Een tweede onderbelicht punt is dat grote banken niet bankroet kúnnen gaan. Ze waren én zijn nog steedstoo-big-to-fail. Dat wordt uiteraard wel vermeld door de auteurs, maar volgens mij is het één van de belangrijkste fouten in ons systeem die nog steeds niet opgelost is. Een essentieel kenmerk van de vrije markt is immers dat verkeerd beheerde bedrijven bankroet gaan en dat de goed beheerde bedrijven het marktaandeel overnemen. Dat is een evolutief proces dat ertoe leidt dat de slechte bedrijven verdwijnen en de goede, performante bedrijven overblijven. De aandeelhouders van de slecht beheerde bedrijven spelen bovendien hun geld kwijt, wat een voldoende prikkel moet zijn om goede managers te kiezen voor het bedrijf. Niets daarvan in de wereld van de topbanken. Ondanks het overduidelijke slechte beheer bij de banken, ging enkel Lehman Brothers failliet. Meer nog, de crisis die het bankroet van Lehman Brothers veroorzaakte leerde vooral dat de overheden het geen tweede keer zouden aandurven om een grote bank failliet te laten gaan. Dat betekent echter dat het o zo belangrijke selectiemechanisme dat inherent is aan de vrije markt niet kan werken. En dat is meer dan zomaar een oorzaak: het is essentieel. Christine Lagarde, topvrouw van het IMF, zei het dan ook recent: The bottom line is that we have yet to fix ‘too-big-to-fail’.

Euro

Wat de eurocrisis betreft, wijzen de auteurs op de constructiefouten van de eurozone: een muntunie die gevormd wordt door landen waarvan de economieën onvoldoende goed op elkaar gelijken waardoor één enkel monetair beleid altijd voor bepaalde landen te streng en voor andere lande te laks zal zijn. Bovendien is er geen fiscale unie en is er een lage arbeidsmobiliteit. Dat zijn dan ook meteen belangrijke voorwaarden voor een goede werking van eurozone.

Waar de auteurs echter te gemakkelijk meegaan in het heersende verhaal is dat de eurocrisis veroorzaakt werd door overdreven overheidsconsumptie. Dat klopt niet. Martin Wolf, de bekende columnist van de Financial Times, schreef al in december 2011 dat de oorzaak eerder ligt bij onevenwichten op de lopende rekening: de periferie voerde veel meer in dan ze exporteerde. Het gaat dus eigenlijk om het monetair beleid van de Europese Centrale Bank dat te laks was voor de periferie en te streng voor de kernlanden, waardoor het geld zeer vlotjes zijn weg vond van de kern naar die periferie, om daar, zeker in Spanje, bijvoorbeeld tot een zeepbel in de bouwsector te leiden. De ontsporing van de overheidsbegrotingen is er pas gekomen doordat de bankensector in de problemen kwam (Griekenland is een geval apart).

== VASTGELEGDE GEGEVENS ==
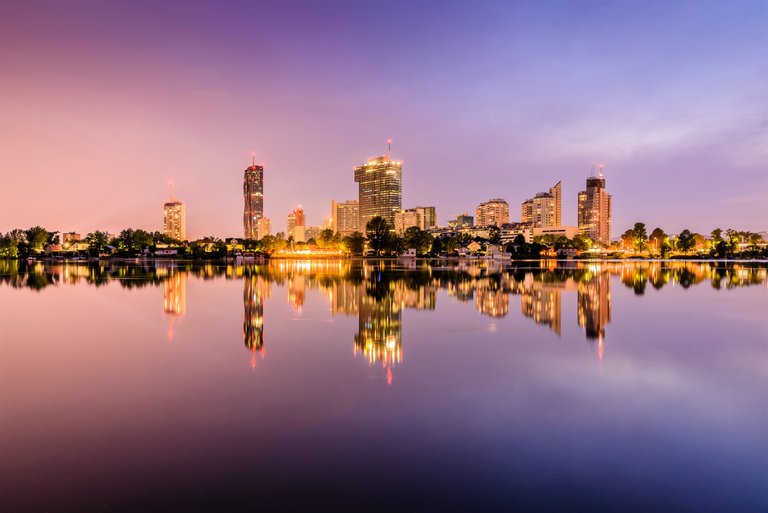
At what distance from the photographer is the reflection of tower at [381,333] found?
1359 centimetres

== OPDRACHTEN ==
**a)** Beantwoord de volgende vragen over de tekst over banken en de euro:
(i) Welke grote bank ging volgens de tekst failliet?
(ii) Welke functie heeft Christine Lagarde volgens de tekst?
(iii) In welke maand en welk jaar schreef Martin Wolf over de oorzaak van de eurocrisis?
**b)** Ga verder met de tekst over banken en de euro, te beginnen na de laatste zin die er staat.
Het materiaal is voor deze opdrachten niet nodig.

== ANTWOORDEN PER OPDRACHT ==
**a)**
(i) Lehman Brothers.
(ii) Topvrouw van het IMF.
(iii) December 2011.

**b)**
Het hoofdstuk over hoe de centrale banken gereageerd hebben, en meer specifiek de ECB, vind ik persoonlijk het boeiendst. Het is ingewikkelde materie die ik nog steeds niet volledig denk te begrijpen, maar het wordt heel goed en eenvoudig uitgelegd. De auteurs behandelen onder meer de onafhankelijke rol van de centrale bank, de werking van de conventionele maatregelen, maar ook de meer ingewikkelde onconventionele maatregelen. Voor een goed begrip van de werking van een centrale bank is het hoofdstuk verplichte lectuur. Nergens heb ik een dergelijk toegankelijke uitleg al kunnen lezen.

Het oordeel van de auteurs over wat de centrale banken hebben gepresteerd is overigens positief. Zo schrijven ze: “Het kan niet genoeg benadrukt worden dat de nooit gezien interventies van de centrale banken het financiële systeem van de totale ondergang hebben gered.” Het is aan de centrale banken te danken dat we niet in dezelfde miserie terecht gekomen zijn als in de jaren ‘30.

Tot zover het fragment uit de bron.